Уже смеркалось, когда автомашина остановилась у белого домика заставы. Чьи-то услужливые руки помогли Тане выбраться из кузова. Лейтенант Прокопян ринулся ей навстречу, протянул роскошный букет цветов.

– Это от нас, – сказал он. – Поздравляем с благополучным прибытием!

Девушка взяла букет, зарылась лицом в нежных лепестках. Лейтенанта Морозова как-то оттеснили на задний план. Мария Васильевна всплеснула руками, поцеловала Таню трижды в щеки, прослезилась:

– Такая молодая… Совсем ребенок! Вот и я к своему Силычу приехала такой…

Она взяла Таню за руку, как маленькую девочку, и повела осматривать «хоромы». Когда смысл, всего происшедшего дошел до сознания Морозова, он почувствовал, как запылали его щеки. Ему хотелось закричать: «Это ошибка! Она вовсе не моя жена…» Но он ничего не сказал и бросился в холостяцкую палатку! Теперь его место было здесь, только здесь. Он лег на постель Прокопяна и лежал до тех пор, пока чья-то рука не коснулась его плеча. Это был Прокопян. Он уже успел узнать все от Шарипова.

– Ничего, Федя, ничего… – говорил лейтенант тихо. – Ты, главное, не расстраивайся.
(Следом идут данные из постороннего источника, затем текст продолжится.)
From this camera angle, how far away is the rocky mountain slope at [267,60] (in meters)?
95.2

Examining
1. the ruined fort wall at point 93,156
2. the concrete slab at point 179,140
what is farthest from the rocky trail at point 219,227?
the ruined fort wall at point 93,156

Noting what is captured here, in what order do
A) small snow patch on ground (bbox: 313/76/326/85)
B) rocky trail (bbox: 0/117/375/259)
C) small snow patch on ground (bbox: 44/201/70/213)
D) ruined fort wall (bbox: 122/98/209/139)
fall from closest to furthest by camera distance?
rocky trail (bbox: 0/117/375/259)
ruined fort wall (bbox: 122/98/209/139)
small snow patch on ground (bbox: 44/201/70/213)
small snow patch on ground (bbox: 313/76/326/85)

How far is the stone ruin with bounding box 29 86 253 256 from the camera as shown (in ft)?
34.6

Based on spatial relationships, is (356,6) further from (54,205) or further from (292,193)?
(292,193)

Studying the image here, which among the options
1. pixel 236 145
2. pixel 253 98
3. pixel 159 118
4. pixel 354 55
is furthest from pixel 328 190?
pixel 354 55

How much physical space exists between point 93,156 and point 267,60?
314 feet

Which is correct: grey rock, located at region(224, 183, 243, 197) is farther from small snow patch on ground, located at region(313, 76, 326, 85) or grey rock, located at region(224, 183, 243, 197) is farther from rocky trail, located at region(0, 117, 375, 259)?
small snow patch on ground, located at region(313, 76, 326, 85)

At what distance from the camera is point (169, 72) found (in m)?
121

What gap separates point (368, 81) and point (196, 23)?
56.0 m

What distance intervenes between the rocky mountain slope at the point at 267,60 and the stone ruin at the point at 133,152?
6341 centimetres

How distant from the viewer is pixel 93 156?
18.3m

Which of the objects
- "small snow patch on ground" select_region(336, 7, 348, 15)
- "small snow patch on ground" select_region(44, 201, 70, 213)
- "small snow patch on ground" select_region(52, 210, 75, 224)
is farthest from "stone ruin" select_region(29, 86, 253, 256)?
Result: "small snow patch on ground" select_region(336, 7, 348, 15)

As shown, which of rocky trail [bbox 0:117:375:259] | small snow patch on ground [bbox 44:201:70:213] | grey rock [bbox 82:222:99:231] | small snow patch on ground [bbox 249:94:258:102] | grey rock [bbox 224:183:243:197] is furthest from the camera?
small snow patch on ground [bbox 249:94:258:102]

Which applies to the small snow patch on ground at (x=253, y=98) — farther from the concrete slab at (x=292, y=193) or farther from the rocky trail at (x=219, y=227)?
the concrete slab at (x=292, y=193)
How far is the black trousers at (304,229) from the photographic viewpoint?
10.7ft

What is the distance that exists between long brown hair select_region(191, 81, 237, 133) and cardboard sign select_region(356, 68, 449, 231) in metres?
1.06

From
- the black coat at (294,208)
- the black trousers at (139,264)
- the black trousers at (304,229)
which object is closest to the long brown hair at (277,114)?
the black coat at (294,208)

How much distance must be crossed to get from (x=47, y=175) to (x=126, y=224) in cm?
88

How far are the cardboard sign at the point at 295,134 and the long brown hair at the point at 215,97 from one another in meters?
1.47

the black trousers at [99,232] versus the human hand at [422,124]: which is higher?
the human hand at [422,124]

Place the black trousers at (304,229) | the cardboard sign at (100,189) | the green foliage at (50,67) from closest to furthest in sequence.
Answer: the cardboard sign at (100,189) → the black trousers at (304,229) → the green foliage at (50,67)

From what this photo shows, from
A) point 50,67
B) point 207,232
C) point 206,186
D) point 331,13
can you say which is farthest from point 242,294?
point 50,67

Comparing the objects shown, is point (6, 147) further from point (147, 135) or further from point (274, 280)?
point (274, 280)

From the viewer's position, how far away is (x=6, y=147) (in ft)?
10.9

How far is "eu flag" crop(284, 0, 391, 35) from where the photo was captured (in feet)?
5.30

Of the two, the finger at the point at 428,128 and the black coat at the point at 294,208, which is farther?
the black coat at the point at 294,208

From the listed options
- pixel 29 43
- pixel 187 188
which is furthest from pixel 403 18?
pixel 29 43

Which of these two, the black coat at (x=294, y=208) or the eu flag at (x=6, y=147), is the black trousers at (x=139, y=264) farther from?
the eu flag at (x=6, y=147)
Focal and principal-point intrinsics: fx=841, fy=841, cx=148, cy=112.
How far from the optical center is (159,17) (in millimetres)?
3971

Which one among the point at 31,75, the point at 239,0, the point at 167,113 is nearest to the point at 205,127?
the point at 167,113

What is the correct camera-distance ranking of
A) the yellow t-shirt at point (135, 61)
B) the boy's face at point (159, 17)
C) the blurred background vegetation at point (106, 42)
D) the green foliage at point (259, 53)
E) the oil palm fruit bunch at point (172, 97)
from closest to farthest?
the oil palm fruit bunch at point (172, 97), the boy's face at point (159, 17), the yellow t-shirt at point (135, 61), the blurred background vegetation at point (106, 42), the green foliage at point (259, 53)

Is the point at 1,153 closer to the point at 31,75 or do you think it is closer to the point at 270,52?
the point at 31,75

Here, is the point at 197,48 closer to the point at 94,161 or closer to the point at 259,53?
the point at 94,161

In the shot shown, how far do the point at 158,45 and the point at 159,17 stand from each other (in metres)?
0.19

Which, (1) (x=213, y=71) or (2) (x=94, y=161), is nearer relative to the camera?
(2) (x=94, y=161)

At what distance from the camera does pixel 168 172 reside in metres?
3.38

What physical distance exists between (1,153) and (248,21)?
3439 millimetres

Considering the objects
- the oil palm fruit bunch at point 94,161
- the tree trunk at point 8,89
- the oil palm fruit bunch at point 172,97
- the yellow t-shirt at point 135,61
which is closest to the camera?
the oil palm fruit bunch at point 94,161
А мы ведь все понимаем. Бывает и хуже. Вот у меня, например… Ты только не расстраивайся…

…Таня Егорова ушла с заставы очень рано. Она упросила, чтобы ее отправили еще до рассвета. Она взяла свой маленький потертый чемоданчик, и Шарипов повел ее по горным тропам.

Ей устроили такую шумную встречу!.. А потом оказалось, что ждали совсем другую, совсем другую девушку – невесту лейтенанта Морозова. А она, Таня, сама того не ведая, поставила лейтенанта в неловкое положение. И от этого было скверно на сердце. И горы больше не казались такими заманчивыми. Все как-то померкло. Глупая ошибка… почти анекдот. Над этим нелепым приключением можно было бы посмеяться…

Она представила себе лицо лейтенанта Морозова, горькую складку у губ, грустные глаза, и жалость к молодому человеку переполнила ее. Если бы она могла хоть как-нибудь подбодрить его!

…Пришла зима с ее снежными буранами. Свистел, завывал за окном ветер. Офицеры снова перебрались в большую комнату. Лейтенант Морозов словно выздоравливал от тяжелой длительной болезни. Он не получал больше писем от Людмилы и все же много думал о ней. Он любил ее по-прежнему, правда, с болью и горечью. Ее нельзя было просто забыть, вычеркнуть из жизни. Он поднимался среди ночи и сквозь метель шел на границу. Он не щадил себя, все делал с каким-то ожесточением.

Майор Глущенко иногда укоризненно покачивал головой:

– Совсем извелся Морозов. На щеках только кожа.

– Любовь… – задумчиво говорила Мария Васильевна и поджимала губы. – А ведь Танечка – неплохая девушка. Вот взял бы Федюшка да и женился на ней.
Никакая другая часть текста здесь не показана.